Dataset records
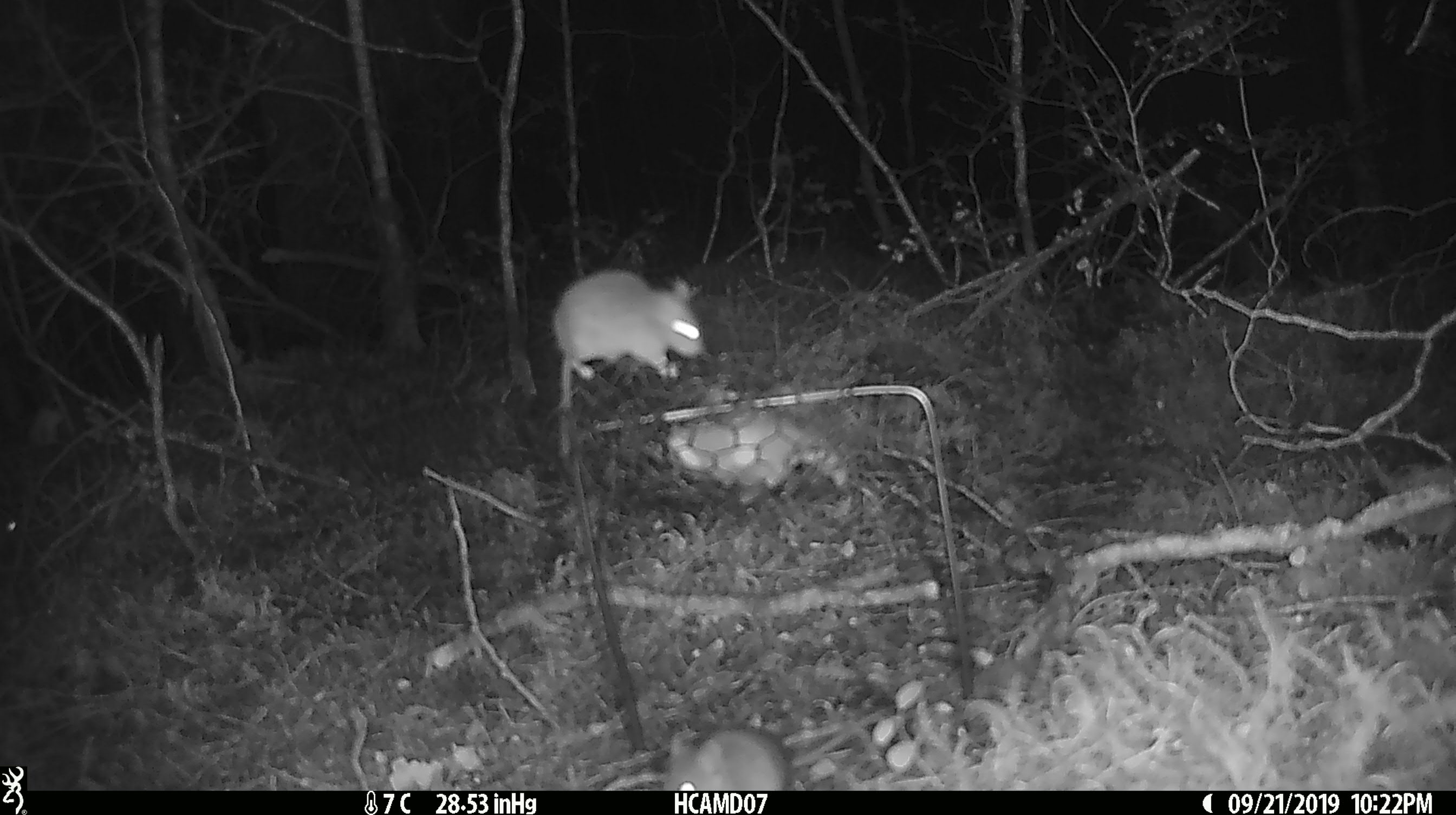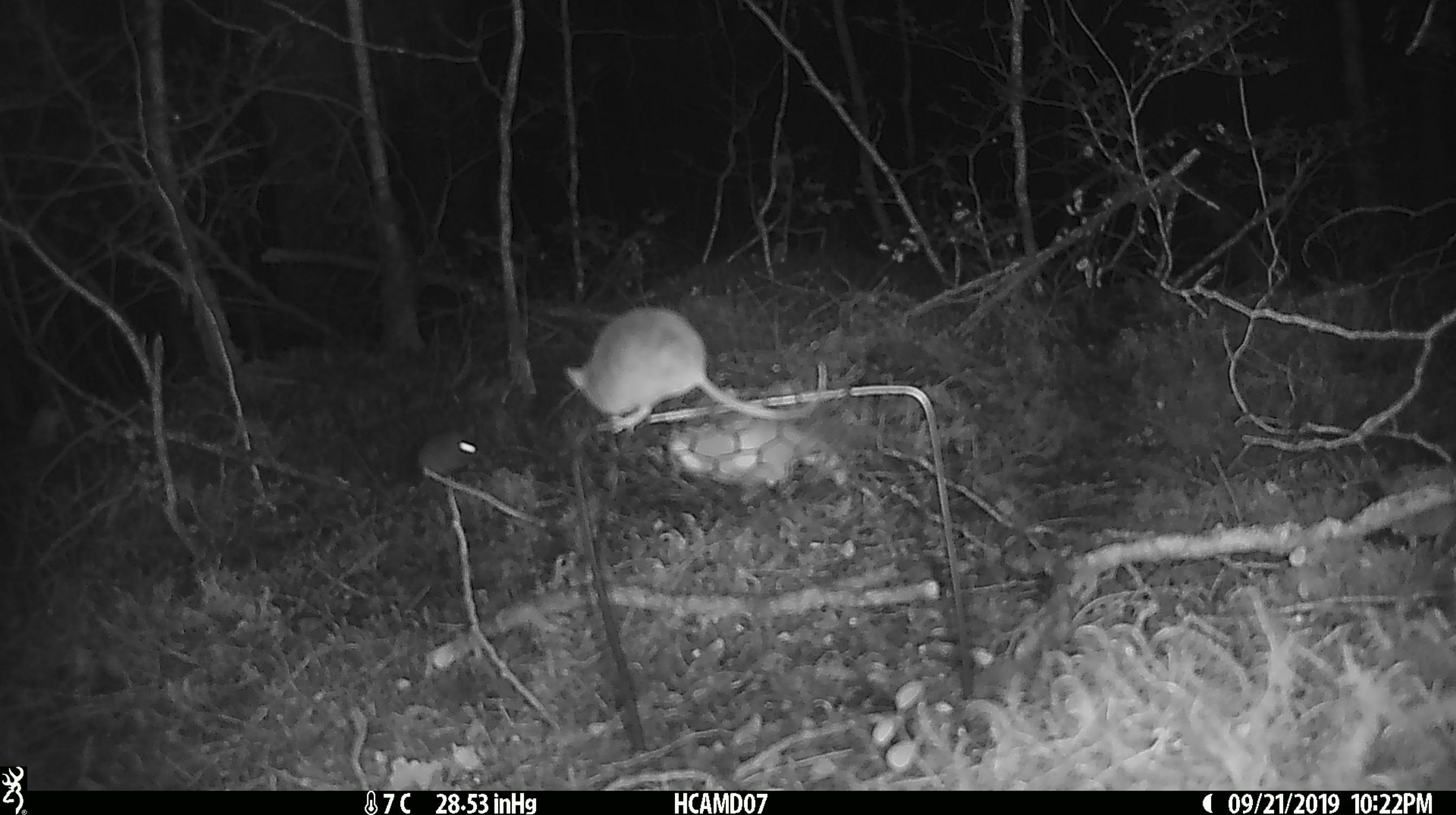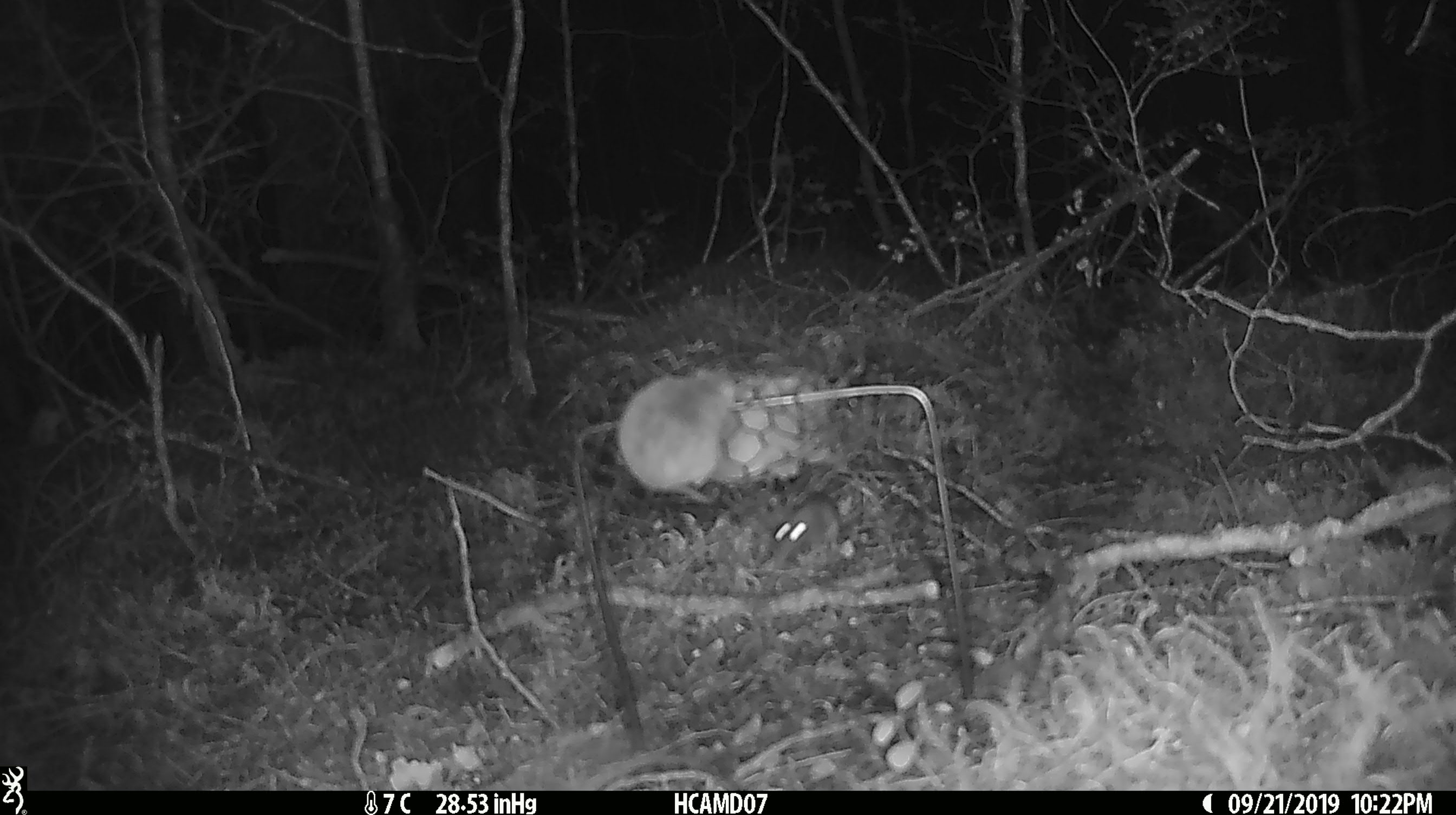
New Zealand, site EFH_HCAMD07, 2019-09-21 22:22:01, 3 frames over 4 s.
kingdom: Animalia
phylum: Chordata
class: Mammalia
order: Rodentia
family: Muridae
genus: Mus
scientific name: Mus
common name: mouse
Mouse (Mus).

Directions for this task
Reproduce every record word for word. The copy must contain no pictures.

Task answer
New Zealand, site EFH_HCAMD07, 2019-09-21 22:22:01, 3 frames over 4 s.
kingdom: Animalia
phylum: Chordata
class: Mammalia
order: Rodentia
family: Muridae
genus: Mus
scientific name: Mus
common name: mouse
Mouse (Mus).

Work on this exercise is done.